Un dernier mot à l’endroit de la jeunesse et des acteurs impliqués dans son épanouissement.

 Mettre en place une maison des jeunes ou un centre des jeunes, demande beaucoup d’investissement. Par exemple, à la maison des jeunes de Lomé ou de Kara, les infrastructures que nous mettons en place, on le fait chaque année. On a par exemple l’amphithéâtre, des salles de réunion, des blocs d’ateliers mais également on a besoin d’aires de jeux, de cafétéria. Cela demande beaucoup d’investissement et le gouvernement togolais a choisi de le faire de manière progressive. Nous avons d’autres maisons des jeunes qui sont un peu plus modestes: juste quelques salles de réunion, des aires de jeux etc. Le plus important, c’est de les coller aux besoins des jeunes de la localité et se dire que c’est des investissements qu’il faut réaliser de manière progressive.

Je voudrais inviter les jeunes à s’approprier ces maisons des jeunes. Elles sont dédiées à la jeunesse, elles doivent être la propriété de la jeunesse. Elles peuvent être même gérées par les jeunes. Nous avons les exemples de certains pays comme l’Égypte où les maisons des jeunes sont gérées par des jeunes, encadrés par des artistes de renom qui sont à la retraite mais qui ont accepté de partager leur savoir-faire, leur expertise avec les jeunes. C’est un cadre qui permet vraiment le passage d’une génération à une autre. Donc, je voudrais vraiment inviter les jeunes à s’approprier ces maisons des jeunes. Je voudrais inviter également les anciennes gloires de notre pays à s’intéresser à ces maisons des jeunes pour pouvoir passer ce qu’ils ont de plus cher, ce qu’ils ont réussi dans leur vie, à ces jeunes.

Aujourd’hui, dans notre pays, nous avons de belles réussites, nous avons des champions de la jeunesse grâce aux mécanismes que nous mettons en place avec le FAIEJ, le PRADEB, le FNFI. Ces champions ont besoin d’être connus; ils ont besoin d’être célébrés; ils ont besoin de partager leur succès avec d’autres jeunes pour susciter une certaine émulation. Les maisons des jeunes sont là pour ça. Donc, les jeunes sont invités à s’approprier ces maisons des jeunes. Les anciennes gloires ou les champions que nous créons aujourd’hui sont également à utiliser ces maisons pour aider les jeunes à réaliser pleinement leurs talents dans notre pays.

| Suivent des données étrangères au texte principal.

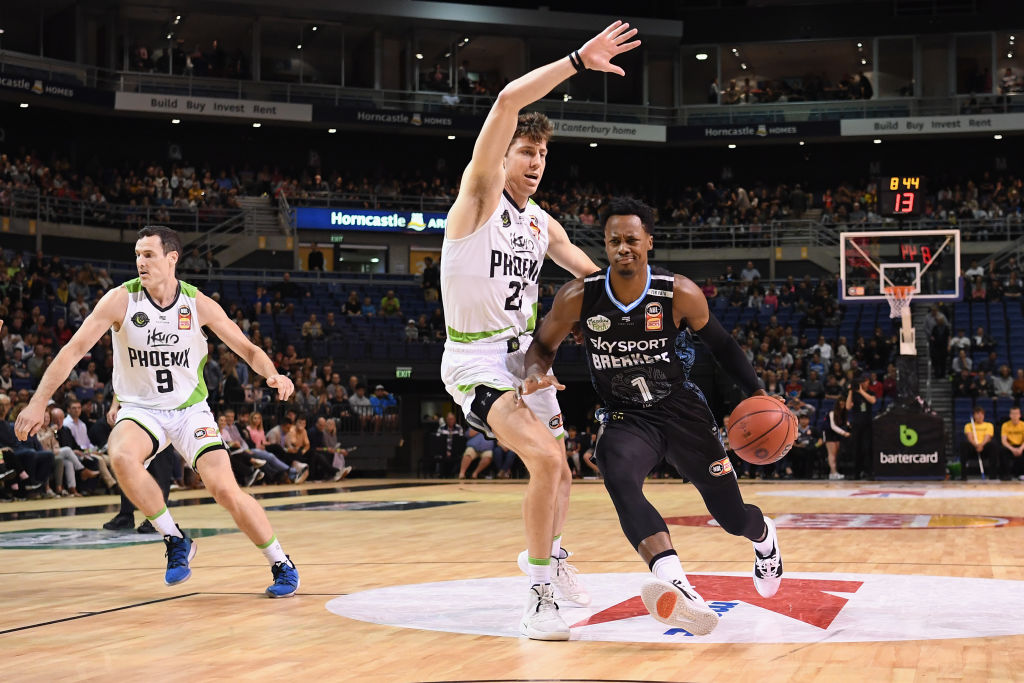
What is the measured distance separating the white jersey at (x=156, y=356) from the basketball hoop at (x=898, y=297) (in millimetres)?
15960

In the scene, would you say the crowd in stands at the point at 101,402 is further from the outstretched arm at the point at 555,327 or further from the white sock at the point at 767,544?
the white sock at the point at 767,544

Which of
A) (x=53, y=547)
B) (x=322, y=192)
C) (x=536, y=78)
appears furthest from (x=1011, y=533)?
(x=322, y=192)

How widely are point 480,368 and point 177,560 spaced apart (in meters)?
2.40

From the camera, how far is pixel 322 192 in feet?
109

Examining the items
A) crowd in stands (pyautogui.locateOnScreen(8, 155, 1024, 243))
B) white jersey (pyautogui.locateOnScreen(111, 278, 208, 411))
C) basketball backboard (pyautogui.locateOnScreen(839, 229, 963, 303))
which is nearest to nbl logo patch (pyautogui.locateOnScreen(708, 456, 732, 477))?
white jersey (pyautogui.locateOnScreen(111, 278, 208, 411))

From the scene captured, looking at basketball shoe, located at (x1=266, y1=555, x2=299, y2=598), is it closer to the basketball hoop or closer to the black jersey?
the black jersey

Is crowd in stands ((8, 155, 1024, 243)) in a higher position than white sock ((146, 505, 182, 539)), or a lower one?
higher

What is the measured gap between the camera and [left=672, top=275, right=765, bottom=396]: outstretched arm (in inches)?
199

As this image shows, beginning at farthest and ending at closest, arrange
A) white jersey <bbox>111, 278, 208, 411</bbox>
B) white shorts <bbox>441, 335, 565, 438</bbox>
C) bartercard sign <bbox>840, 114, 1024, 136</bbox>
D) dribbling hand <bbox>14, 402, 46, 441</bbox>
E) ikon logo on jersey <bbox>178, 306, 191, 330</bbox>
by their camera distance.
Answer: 1. bartercard sign <bbox>840, 114, 1024, 136</bbox>
2. ikon logo on jersey <bbox>178, 306, 191, 330</bbox>
3. white jersey <bbox>111, 278, 208, 411</bbox>
4. dribbling hand <bbox>14, 402, 46, 441</bbox>
5. white shorts <bbox>441, 335, 565, 438</bbox>

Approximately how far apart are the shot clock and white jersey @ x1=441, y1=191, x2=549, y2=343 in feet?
58.3

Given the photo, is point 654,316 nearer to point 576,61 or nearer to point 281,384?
point 576,61

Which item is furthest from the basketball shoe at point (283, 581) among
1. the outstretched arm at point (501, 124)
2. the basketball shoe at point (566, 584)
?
the outstretched arm at point (501, 124)

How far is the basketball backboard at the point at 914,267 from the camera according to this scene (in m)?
20.6

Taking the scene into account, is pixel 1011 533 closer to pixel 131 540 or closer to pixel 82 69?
pixel 131 540
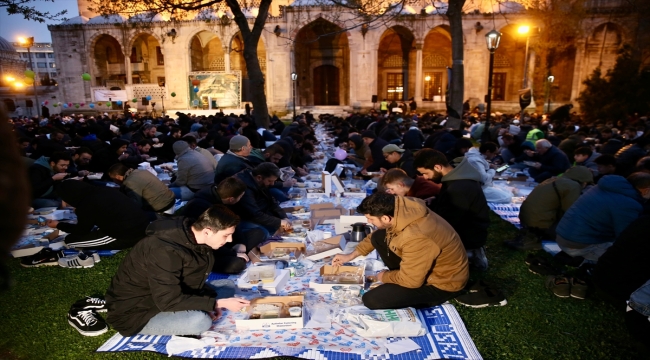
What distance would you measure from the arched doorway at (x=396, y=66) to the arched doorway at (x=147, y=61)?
18233 millimetres

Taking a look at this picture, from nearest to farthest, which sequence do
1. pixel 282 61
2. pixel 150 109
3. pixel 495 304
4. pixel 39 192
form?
pixel 495 304 → pixel 39 192 → pixel 282 61 → pixel 150 109

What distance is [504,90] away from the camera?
106ft

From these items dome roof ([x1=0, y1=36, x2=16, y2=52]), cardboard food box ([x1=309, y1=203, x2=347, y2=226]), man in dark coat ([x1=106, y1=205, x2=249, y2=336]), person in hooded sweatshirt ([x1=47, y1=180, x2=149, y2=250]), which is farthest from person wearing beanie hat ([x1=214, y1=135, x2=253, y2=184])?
dome roof ([x1=0, y1=36, x2=16, y2=52])

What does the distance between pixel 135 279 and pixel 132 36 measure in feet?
113

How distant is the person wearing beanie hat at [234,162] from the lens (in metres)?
6.62

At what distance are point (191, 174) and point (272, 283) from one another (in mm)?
4166

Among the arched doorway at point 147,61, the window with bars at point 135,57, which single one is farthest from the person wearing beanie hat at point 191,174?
the window with bars at point 135,57

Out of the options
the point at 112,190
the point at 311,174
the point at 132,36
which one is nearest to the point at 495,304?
the point at 112,190

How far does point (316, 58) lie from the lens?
33.6 m

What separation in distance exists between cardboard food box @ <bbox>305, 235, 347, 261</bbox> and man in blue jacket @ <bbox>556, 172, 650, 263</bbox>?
2621 millimetres

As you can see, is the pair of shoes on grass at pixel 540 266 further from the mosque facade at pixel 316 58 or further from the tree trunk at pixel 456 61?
the mosque facade at pixel 316 58

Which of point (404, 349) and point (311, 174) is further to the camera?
point (311, 174)

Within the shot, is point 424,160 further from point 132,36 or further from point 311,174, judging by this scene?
point 132,36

Je voudrais saisir l’occasion pour remercier le Chef de l’Etat qui a donné les instructions nécessaires pour que nous puissions lancer ce programme de mise en place de maisons des jeunes dans notre pays. C’est une action de longue haleine mais avec le concours des uns et des autres, des jeunes eux-mêmes, des opérateurs économiques, de toutes les bonnes volontés, nous arriverons, à terme, à doter chaque localité de notre pays d’une maison des jeunes. La contribution du secteur privé, de la société civile ainsi que des partenaires au développement, se révèle nécessaire pour l’atteinte de cette ambition qui est noble pour notre pays. Je voudrais donc encourager tous les partenaires à s’engager aux côtés du gouvernement togolais pour créer le maximum d’espaces sécurisés pour la jeunesse.

La jeunesse, c’est ce que nous avons de plus cher, c’est la première ressource du pays. Je voudrais inviter tous les Togolais à se mettre ensemble pour offrir les moyens à nos jeunes de s’épanouir. Je le redis, ce n’est pas l’action du gouvernement togolais seul, c’est une action collégiale.

À tous les jeunes, je voudrais souhaiter une bonne célébration de la journée internationale de la jeunesse.